Text section.
══════════

Vanguard, the world’s second largest investment manager, may have left the Net Zero Asset Managers (NZAM) initiative, but big name investors remain on board.
In brief
- Vanguard cites “confusion” over how NZAM shapes investment firms’ views for its decision
- Move follows pressure on US investors to back off from ESG commitments
- NZAM supporters say pursuing climate change goals is financially prudent
The decision of Vanguard, the world’s second largest investment manager, to pull out of the NZAM net-zero initiative, has sparked concerns that others may follow suit. But those committed to the alliance say the financial – as well as ethical – case for its aims remains strong.
Vanguard backed the initiative in 2021, joining a host of well-known names in asset management in committing to supporting NZAM’s goal of achieving net-zero greenhouse gas emissions by 2050.
However, Pennsylvania-based Vanguard and other US asset managers have been subject to pressure on multiple fronts from some investors and Republican politicians to place less reliance on ESG criteria when making investments.

══════════

Provided records.
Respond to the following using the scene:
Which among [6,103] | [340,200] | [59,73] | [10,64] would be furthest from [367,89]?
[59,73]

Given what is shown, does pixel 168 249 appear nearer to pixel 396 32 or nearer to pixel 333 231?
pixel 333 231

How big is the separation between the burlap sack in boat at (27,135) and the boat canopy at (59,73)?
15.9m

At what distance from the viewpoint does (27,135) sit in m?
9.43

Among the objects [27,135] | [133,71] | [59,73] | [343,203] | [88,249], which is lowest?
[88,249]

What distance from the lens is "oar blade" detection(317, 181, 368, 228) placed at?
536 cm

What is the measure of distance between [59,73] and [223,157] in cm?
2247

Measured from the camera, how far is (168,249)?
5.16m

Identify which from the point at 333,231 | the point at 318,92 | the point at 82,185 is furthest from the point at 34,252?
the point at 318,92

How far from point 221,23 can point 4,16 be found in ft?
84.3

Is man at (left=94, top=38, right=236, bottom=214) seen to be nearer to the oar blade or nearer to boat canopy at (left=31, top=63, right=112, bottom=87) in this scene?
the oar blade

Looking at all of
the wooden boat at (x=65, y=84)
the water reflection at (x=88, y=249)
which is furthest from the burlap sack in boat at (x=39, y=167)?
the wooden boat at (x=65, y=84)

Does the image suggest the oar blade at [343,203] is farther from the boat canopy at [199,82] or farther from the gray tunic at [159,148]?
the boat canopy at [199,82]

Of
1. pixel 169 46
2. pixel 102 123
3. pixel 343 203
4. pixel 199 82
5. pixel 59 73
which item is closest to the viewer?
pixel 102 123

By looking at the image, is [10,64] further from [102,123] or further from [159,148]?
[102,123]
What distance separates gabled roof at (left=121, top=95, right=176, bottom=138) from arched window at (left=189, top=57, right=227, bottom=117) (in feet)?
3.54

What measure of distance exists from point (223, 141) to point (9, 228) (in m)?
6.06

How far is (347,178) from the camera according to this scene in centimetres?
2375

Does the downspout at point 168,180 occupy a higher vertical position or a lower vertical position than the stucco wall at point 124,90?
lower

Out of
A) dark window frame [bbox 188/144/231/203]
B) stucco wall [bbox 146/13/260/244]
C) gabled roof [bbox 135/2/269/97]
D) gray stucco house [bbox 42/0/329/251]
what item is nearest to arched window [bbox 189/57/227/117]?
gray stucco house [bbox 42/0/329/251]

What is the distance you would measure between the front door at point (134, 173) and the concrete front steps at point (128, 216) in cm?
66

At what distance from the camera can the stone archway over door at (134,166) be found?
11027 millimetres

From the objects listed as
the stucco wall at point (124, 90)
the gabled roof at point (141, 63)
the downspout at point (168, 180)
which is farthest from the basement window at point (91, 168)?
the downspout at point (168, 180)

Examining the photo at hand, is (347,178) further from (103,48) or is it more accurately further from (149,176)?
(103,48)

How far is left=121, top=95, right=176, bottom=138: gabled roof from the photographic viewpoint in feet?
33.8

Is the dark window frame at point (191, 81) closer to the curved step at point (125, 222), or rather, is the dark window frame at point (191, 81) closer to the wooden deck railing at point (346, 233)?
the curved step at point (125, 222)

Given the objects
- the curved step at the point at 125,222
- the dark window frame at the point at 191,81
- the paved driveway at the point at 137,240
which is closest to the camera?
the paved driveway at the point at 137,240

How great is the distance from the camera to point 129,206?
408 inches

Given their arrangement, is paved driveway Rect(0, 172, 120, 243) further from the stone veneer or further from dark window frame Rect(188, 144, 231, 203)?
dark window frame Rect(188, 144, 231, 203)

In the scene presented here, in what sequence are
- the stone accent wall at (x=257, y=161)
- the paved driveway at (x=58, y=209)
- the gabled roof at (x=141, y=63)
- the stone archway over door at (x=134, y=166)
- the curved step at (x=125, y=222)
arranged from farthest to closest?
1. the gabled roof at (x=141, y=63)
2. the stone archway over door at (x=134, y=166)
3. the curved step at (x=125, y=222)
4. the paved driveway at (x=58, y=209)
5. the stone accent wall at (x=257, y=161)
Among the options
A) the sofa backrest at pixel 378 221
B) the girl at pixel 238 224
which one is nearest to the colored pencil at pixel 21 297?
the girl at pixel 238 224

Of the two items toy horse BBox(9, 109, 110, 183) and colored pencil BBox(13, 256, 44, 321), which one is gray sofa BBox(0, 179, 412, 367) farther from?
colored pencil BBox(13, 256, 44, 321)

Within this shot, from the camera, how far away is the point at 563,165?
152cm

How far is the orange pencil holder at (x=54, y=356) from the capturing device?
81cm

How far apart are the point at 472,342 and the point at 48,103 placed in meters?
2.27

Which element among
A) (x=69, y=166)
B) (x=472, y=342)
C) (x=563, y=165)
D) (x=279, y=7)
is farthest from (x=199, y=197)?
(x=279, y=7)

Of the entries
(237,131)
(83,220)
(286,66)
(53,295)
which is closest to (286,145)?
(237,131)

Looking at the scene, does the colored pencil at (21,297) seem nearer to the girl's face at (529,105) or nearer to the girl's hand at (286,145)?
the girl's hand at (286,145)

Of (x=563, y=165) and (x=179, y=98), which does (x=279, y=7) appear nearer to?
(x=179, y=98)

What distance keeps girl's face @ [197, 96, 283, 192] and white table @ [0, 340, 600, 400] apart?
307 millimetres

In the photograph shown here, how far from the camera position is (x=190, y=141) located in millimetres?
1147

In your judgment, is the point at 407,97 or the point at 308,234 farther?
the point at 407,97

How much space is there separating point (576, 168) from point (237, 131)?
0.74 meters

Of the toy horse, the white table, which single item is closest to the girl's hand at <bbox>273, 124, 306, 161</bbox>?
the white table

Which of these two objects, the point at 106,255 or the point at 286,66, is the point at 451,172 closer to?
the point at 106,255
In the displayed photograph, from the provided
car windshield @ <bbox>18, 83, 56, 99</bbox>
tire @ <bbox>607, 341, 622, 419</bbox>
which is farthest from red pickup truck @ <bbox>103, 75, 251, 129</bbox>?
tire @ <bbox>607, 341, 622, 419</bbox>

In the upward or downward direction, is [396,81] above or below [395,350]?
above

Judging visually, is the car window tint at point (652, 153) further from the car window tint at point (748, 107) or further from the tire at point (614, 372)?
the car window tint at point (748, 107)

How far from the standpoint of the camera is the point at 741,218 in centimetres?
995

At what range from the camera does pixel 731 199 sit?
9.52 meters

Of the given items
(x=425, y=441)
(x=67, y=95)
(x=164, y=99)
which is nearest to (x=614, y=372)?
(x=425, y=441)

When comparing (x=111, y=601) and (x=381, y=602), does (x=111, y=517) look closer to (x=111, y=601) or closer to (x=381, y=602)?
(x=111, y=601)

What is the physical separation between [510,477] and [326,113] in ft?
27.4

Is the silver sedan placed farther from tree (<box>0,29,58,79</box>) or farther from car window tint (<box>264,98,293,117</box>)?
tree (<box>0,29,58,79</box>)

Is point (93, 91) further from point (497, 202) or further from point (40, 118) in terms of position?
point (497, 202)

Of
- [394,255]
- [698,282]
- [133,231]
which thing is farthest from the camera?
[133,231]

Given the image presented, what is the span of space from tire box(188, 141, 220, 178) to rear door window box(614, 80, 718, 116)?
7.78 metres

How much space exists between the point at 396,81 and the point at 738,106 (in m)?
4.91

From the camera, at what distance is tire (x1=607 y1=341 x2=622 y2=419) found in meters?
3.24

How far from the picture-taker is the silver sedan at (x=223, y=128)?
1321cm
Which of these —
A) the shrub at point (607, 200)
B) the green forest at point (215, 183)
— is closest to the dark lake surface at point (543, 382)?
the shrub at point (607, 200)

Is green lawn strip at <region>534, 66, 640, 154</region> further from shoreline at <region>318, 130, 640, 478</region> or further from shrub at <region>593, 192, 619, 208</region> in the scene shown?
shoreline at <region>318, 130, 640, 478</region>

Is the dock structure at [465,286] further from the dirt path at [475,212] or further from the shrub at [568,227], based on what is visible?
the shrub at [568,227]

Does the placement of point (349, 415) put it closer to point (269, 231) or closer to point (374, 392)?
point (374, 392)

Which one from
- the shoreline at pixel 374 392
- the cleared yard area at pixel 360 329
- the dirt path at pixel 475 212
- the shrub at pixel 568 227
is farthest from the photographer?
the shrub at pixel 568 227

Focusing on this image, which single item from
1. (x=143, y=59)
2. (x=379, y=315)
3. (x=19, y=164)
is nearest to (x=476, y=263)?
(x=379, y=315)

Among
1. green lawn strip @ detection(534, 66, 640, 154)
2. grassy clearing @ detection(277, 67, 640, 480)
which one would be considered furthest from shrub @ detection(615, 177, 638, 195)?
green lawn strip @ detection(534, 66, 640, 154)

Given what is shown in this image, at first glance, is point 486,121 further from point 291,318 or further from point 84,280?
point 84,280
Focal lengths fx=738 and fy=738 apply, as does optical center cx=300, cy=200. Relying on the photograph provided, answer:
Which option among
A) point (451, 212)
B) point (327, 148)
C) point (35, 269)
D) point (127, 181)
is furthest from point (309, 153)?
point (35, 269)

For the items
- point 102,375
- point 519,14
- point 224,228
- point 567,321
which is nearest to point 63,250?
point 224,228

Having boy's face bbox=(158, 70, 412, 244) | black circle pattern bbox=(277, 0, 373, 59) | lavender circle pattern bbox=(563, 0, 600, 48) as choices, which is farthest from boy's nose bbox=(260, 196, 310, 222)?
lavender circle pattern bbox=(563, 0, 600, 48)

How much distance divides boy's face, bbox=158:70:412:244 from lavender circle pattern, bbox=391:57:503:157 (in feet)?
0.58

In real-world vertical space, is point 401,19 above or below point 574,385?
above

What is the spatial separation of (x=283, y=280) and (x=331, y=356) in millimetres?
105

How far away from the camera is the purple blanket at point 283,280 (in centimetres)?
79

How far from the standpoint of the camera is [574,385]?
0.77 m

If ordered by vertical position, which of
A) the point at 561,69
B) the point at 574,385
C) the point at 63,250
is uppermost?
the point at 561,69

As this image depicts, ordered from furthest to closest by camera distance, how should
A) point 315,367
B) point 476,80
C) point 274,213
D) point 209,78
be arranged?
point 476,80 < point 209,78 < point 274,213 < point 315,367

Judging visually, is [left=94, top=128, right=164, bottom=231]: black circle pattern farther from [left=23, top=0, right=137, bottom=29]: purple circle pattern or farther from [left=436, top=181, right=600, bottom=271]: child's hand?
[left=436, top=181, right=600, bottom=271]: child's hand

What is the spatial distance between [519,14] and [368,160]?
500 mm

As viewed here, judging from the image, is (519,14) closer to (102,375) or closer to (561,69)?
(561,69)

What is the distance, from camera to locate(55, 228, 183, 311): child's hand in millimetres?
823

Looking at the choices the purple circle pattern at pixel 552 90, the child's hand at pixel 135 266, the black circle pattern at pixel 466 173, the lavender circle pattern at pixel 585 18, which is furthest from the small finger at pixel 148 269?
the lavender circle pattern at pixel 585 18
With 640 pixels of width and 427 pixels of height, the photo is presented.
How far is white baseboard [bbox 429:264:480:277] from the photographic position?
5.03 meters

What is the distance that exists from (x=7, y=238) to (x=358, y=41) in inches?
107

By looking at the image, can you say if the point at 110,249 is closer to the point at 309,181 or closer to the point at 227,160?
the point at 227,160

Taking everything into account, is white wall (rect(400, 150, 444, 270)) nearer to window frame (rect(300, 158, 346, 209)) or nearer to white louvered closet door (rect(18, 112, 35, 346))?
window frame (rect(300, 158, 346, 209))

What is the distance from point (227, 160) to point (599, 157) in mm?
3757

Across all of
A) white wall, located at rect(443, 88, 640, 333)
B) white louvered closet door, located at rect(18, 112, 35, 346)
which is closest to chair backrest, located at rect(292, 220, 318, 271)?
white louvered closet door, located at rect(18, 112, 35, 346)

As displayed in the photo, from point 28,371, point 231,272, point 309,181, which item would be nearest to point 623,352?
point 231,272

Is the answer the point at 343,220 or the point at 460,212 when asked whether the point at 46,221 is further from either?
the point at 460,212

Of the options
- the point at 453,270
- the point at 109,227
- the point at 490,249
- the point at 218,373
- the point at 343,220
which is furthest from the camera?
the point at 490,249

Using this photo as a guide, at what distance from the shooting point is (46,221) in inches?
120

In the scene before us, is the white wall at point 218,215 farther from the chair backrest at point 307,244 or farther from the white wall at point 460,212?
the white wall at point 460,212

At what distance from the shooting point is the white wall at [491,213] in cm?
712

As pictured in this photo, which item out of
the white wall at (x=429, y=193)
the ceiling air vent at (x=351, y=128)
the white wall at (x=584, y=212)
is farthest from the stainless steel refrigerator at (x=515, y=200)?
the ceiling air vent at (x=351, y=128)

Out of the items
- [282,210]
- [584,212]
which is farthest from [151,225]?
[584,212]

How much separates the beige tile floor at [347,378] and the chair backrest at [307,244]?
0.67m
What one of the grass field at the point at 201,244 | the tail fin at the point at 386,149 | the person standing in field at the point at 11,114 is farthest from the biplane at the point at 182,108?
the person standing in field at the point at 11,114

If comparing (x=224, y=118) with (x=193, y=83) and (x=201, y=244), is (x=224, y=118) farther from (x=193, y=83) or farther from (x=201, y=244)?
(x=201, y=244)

══════════

Transcribe the part of the text on Vanguard's exit from the net-zero initiative from "Vanguard backed the" up to and including "emissions by 2050.". The rows are separate material and have no connection to the text about Vanguard leaving the net-zero initiative.

Vanguard backed the initiative in 2021, joining a host of well-known names in asset management in committing to supporting NZAM’s goal of achieving net-zero greenhouse gas emissions by 2050.